Il est d’ailleurs possible, avant une consultation référendaire du type oui/non, de prévoir le résultat d’avance à peu de choses près, notamment à l’aide de sondages d’opinion. Il va de soi que de tels référendums ne devraient être organisés que si des études préalables réalisées au bon moment, montrent de bonnes chances d’obtenir des résultats positifs. Dans le cas contraire, si l’on pressent que le non va l’emporter, il faudra chercher une voie plus classique pour entériner un accord, celle des décisions prises par chacun des gouvernements sans consultation des populations. Dans ce cas la tâche des deux gouvernements, qui se heurteront probablement à de fortes oppositions, serait plus difficile. La paix serait certainement bien mieux consolidée par un double référendum. Il y a là une voie qui mériterait être tentée.
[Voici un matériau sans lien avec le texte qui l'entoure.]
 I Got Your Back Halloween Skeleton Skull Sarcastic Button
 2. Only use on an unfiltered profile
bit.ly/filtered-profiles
«AVOIR LE PESSIMISME DE L’INTELLIGENCE ET L’OPTIMISME DE LA VOLONTE »

ANTONIO GRAMSCI

(1) Bureau Central des Statistiques de l’Etat d’Israël / 2022

(2) L’état d’esprit dans les territoires est aussi illustré par le fait qu’un personnage comme Marwan Barghouti,résistant palestinien de l’OLP, emprisonné par Israël depuis 2002 pour avoir tué des Israéliens, soit toujours considéré comme un héros. Il est cité parmi les personnalités qui pourraient succéder à Abbas. Que quelqu’un désigné par les Israéliens de « terroriste » figure parmi les principaux candidats à la direction des Palestiniens, en dit long. Après des années d’humiliation un « héros de la résistance »  pourrait apporter aux palestiniens un peu de fierté, et faire aussi en sorte que les concessions palestiniennes inévitables ne soient pas qualifiées de trahison.

(3) Le cas de Gaza où le Hamas une fois élu, a poursuivi son projet de destruction d’Israël et lancé ses roquettes sur leurs villes, malgré l’évacuation totale de l’enclave, est souvent donné en exemple par les Israéliens. Ils craignent que cela reproduise à partir de la Cisjordanie, qui n’est qu’à quelques kilomètres des grandes villes israéliennes.
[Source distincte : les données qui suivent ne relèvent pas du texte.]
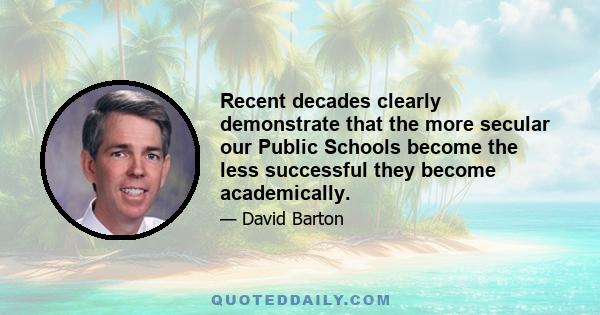 Recent decades clearly demonstrate that the more secular our Public Schools become the less successful they become academically.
(4) A ce propos on rappelle souvent la paix signée entre Israël et L’Egypte après le guerre dite de Kippour en 1973, où le Président Sadate avait pu reconnaître son voisin, Israélien seulement parce que l’Egypte avait obtenu des premiers succès militaires sur le terrain. D’après le Washington Post, Kissinger aurait même retardé les livraisons d’armes à Israël afin que l’Egypte obtienne ces succès au début de la guerre.

(5) Sondage réalisé par AWRAD à Gaza et en Cisjordanie du 31 octobre au 7 novembre 2023 auprès de 668 personnes.